→ Work to complete: Rewrite the data below as a JSON list of strings, one string per line, leaving out blank lines.

→ Record list:
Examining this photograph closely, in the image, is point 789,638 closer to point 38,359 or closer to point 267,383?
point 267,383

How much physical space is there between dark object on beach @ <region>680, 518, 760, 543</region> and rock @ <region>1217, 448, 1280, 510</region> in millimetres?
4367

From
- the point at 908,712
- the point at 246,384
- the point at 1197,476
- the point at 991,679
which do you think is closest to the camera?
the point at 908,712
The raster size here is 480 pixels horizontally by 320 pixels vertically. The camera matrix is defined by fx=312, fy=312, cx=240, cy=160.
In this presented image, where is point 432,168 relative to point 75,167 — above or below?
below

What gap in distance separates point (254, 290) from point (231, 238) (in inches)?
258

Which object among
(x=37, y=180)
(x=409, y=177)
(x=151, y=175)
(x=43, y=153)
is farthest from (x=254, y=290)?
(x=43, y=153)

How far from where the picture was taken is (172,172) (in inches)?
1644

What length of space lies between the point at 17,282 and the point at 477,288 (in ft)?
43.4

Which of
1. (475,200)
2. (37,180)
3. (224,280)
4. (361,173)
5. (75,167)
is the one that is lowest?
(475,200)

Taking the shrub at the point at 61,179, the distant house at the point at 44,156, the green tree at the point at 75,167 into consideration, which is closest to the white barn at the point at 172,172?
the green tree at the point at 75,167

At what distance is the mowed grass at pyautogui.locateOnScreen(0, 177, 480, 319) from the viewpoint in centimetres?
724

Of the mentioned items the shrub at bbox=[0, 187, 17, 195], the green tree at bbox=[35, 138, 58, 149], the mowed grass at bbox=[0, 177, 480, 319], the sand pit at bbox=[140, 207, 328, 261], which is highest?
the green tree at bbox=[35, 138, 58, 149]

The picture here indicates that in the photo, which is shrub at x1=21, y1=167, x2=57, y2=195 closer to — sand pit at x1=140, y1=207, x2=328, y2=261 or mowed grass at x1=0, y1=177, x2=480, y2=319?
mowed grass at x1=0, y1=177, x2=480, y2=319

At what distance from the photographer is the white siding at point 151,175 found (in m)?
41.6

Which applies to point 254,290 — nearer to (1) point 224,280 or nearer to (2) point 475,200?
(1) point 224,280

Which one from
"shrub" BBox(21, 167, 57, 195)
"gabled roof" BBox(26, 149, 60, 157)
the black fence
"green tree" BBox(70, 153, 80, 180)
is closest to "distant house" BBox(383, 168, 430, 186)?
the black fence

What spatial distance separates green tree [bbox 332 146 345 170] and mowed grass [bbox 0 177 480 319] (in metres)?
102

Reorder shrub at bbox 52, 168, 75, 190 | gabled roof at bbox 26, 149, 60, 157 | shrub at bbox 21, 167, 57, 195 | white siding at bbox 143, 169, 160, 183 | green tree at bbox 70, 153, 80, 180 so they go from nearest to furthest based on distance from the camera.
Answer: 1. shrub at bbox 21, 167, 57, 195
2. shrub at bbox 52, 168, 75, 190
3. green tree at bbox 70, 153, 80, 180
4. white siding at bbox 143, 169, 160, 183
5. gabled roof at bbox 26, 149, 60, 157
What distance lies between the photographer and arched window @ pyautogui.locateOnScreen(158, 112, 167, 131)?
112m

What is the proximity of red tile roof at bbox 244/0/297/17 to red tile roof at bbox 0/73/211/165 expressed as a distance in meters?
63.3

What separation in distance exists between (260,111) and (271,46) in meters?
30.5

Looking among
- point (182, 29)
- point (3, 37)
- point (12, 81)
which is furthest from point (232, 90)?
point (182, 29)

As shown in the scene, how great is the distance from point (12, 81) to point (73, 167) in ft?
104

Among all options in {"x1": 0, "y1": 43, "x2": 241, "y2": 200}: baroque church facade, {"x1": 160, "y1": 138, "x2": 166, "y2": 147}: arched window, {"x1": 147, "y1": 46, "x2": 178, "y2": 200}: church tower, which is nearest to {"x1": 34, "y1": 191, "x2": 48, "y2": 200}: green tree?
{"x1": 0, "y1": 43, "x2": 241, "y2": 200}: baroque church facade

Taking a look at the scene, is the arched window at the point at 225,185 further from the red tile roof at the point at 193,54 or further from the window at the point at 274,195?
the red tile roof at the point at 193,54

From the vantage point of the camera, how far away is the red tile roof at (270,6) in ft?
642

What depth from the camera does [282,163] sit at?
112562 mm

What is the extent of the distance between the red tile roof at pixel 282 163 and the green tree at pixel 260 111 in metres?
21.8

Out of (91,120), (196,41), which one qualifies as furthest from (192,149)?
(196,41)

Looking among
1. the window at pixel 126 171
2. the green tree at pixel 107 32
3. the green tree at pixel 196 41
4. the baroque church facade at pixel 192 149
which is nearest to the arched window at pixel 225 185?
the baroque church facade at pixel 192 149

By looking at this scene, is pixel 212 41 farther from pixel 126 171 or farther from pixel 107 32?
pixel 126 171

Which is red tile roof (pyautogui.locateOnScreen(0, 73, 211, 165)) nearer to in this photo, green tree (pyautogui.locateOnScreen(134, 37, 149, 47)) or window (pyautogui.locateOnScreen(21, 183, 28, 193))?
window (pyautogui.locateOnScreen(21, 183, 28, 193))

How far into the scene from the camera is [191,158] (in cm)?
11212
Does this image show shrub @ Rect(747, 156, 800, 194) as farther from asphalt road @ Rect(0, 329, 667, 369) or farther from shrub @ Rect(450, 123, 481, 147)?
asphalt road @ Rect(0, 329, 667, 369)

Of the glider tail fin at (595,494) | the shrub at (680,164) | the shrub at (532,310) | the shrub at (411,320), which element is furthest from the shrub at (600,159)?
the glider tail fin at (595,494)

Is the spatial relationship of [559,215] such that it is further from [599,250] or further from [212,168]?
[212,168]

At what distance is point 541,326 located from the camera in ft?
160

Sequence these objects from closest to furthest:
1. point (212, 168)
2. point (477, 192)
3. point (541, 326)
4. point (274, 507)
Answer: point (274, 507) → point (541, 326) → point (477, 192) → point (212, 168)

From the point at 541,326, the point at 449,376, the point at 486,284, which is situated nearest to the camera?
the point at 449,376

→ The output:
[
  "Examining this photograph closely, in the image, is point 789,638 closer to point 38,359 or closer to point 267,383?",
  "point 267,383",
  "How much physical space is there between dark object on beach @ <region>680, 518, 760, 543</region> and rock @ <region>1217, 448, 1280, 510</region> in millimetres?",
  "4367",
  "From",
  "- the point at 908,712",
  "- the point at 246,384",
  "- the point at 1197,476",
  "- the point at 991,679",
  "which do you think is closest to the camera?",
  "the point at 908,712",
  "The raster size here is 480 pixels horizontally by 320 pixels vertically. The camera matrix is defined by fx=312, fy=312, cx=240, cy=160.",
  "In this presented image, where is point 432,168 relative to point 75,167 — above or below?",
  "below",
  "What gap in distance separates point (254, 290) from point (231, 238) (in inches)?",
  "258",
  "Which object among",
  "(x=37, y=180)",
  "(x=409, y=177)",
  "(x=151, y=175)",
  "(x=43, y=153)",
  "is farthest from (x=254, y=290)?",
  "(x=43, y=153)",
  "How far from where the picture was taken is (172,172) (in inches)?",
  "1644",
  "What length of space lies between the point at 17,282 and the point at 477,288 (in ft)?",
  "43.4",
  "Which of",
  "1. (475,200)",
  "2. (37,180)",
  "3. (224,280)",
  "4. (361,173)",
  "5. (75,167)",
  "is the one that is lowest?",
  "(475,200)",
  "Taking the shrub at the point at 61,179, the distant house at the point at 44,156, the green tree at the point at 75,167 into consideration, which is closest to the white barn at the point at 172,172?",
  "the green tree at the point at 75,167",
  "At what distance is the mowed grass at pyautogui.locateOnScreen(0, 177, 480, 319) from the viewpoint in centimetres?",
  "724",
  "Of the mentioned items the shrub at bbox=[0, 187, 17, 195], the green tree at bbox=[35, 138, 58, 149], the mowed grass at bbox=[0, 177, 480, 319], the sand pit at bbox=[140, 207, 328, 261], which is highest?",
  "the green tree at bbox=[35, 138, 58, 149]",
  "The picture here indicates that in the photo, which is shrub at x1=21, y1=167, x2=57, y2=195 closer to — sand pit at x1=140, y1=207, x2=328, y2=261 or mowed grass at x1=0, y1=177, x2=480, y2=319?",
  "mowed grass at x1=0, y1=177, x2=480, y2=319",
  "At what distance from the photographer is the white siding at point 151,175 found (in m)?",
  "41.6",
  "Which applies to point 254,290 — nearer to (1) point 224,280 or nearer to (2) point 475,200?",
  "(1) point 224,280",
  "Which one from",
  "\"shrub\" BBox(21, 167, 57, 195)",
  "\"gabled roof\" BBox(26, 149, 60, 157)",
  "the black fence",
  "\"green tree\" BBox(70, 153, 80, 180)",
  "is closest to \"distant house\" BBox(383, 168, 430, 186)?",
  "the black fence",
  "What spatial distance separates green tree [bbox 332 146 345 170] and mowed grass [bbox 0 177 480 319] (in metres)?",
  "102",
  "Reorder shrub at bbox 52, 168, 75, 190 | gabled roof at bbox 26, 149, 60, 157 | shrub at bbox 21, 167, 57, 195 | white siding at bbox 143, 169, 160, 183 | green tree at bbox 70, 153, 80, 180 so they go from nearest to furthest based on distance from the camera.",
  "Answer: 1. shrub at bbox 21, 167, 57, 195",
  "2. shrub at bbox 52, 168, 75, 190",
  "3. green tree at bbox 70, 153, 80, 180",
  "4. white siding at bbox 143, 169, 160, 183",
  "5. gabled roof at bbox 26, 149, 60, 157",
  "What distance lies between the photographer and arched window @ pyautogui.locateOnScreen(158, 112, 167, 131)?",
  "112m",
  "What is the proximity of red tile roof at bbox 244/0/297/17 to red tile roof at bbox 0/73/211/165 expressed as a distance in meters?",
  "63.3",
  "What separation in distance exists between (260,111) and (271,46) in meters?",
  "30.5",
  "Looking among",
  "- point (182, 29)",
  "- point (3, 37)",
  "- point (12, 81)",
  "which is furthest from point (232, 90)?",
  "point (182, 29)",
  "As shown in the scene, how great is the distance from point (12, 81) to point (73, 167) in ft?",
  "104",
  "Among all options in {\"x1\": 0, \"y1\": 43, \"x2\": 241, \"y2\": 200}: baroque church facade, {\"x1\": 160, \"y1\": 138, \"x2\": 166, \"y2\": 147}: arched window, {\"x1\": 147, \"y1\": 46, \"x2\": 178, \"y2\": 200}: church tower, which is nearest to {\"x1\": 34, \"y1\": 191, \"x2\": 48, \"y2\": 200}: green tree?",
  "{\"x1\": 0, \"y1\": 43, \"x2\": 241, \"y2\": 200}: baroque church facade",
  "Taking a look at the scene, is the arched window at the point at 225,185 further from the red tile roof at the point at 193,54 or further from the window at the point at 274,195?",
  "the red tile roof at the point at 193,54",
  "From the vantage point of the camera, how far away is the red tile roof at (270,6) in ft?",
  "642",
  "What depth from the camera does [282,163] sit at?",
  "112562 mm",
  "What is the extent of the distance between the red tile roof at pixel 282 163 and the green tree at pixel 260 111 in metres?",
  "21.8",
  "Out of (91,120), (196,41), which one qualifies as furthest from (192,149)?",
  "(196,41)",
  "Looking among",
  "1. the window at pixel 126 171",
  "2. the green tree at pixel 107 32",
  "3. the green tree at pixel 196 41",
  "4. the baroque church facade at pixel 192 149",
  "which is nearest to the arched window at pixel 225 185?",
  "the baroque church facade at pixel 192 149",
  "By looking at this scene, is pixel 212 41 farther from pixel 126 171 or farther from pixel 107 32?",
  "pixel 126 171",
  "Which is red tile roof (pyautogui.locateOnScreen(0, 73, 211, 165)) nearer to in this photo, green tree (pyautogui.locateOnScreen(134, 37, 149, 47)) or window (pyautogui.locateOnScreen(21, 183, 28, 193))?",
  "window (pyautogui.locateOnScreen(21, 183, 28, 193))",
  "How far into the scene from the camera is [191,158] (in cm)?",
  "11212",
  "Does this image show shrub @ Rect(747, 156, 800, 194) as farther from asphalt road @ Rect(0, 329, 667, 369) or farther from shrub @ Rect(450, 123, 481, 147)?",
  "asphalt road @ Rect(0, 329, 667, 369)",
  "Of the glider tail fin at (595,494) | the shrub at (680,164) | the shrub at (532,310) | the shrub at (411,320), which element is furthest from the shrub at (600,159)?",
  "the glider tail fin at (595,494)",
  "Is the spatial relationship of [559,215] such that it is further from [599,250] or further from [212,168]?",
  "[212,168]",
  "At what distance is point 541,326 located from the camera in ft?",
  "160",
  "Sequence these objects from closest to furthest:",
  "1. point (212, 168)",
  "2. point (477, 192)",
  "3. point (541, 326)",
  "4. point (274, 507)",
  "Answer: point (274, 507) → point (541, 326) → point (477, 192) → point (212, 168)",
  "From the point at 541,326, the point at 449,376, the point at 486,284, which is situated nearest to the camera?",
  "the point at 449,376"
]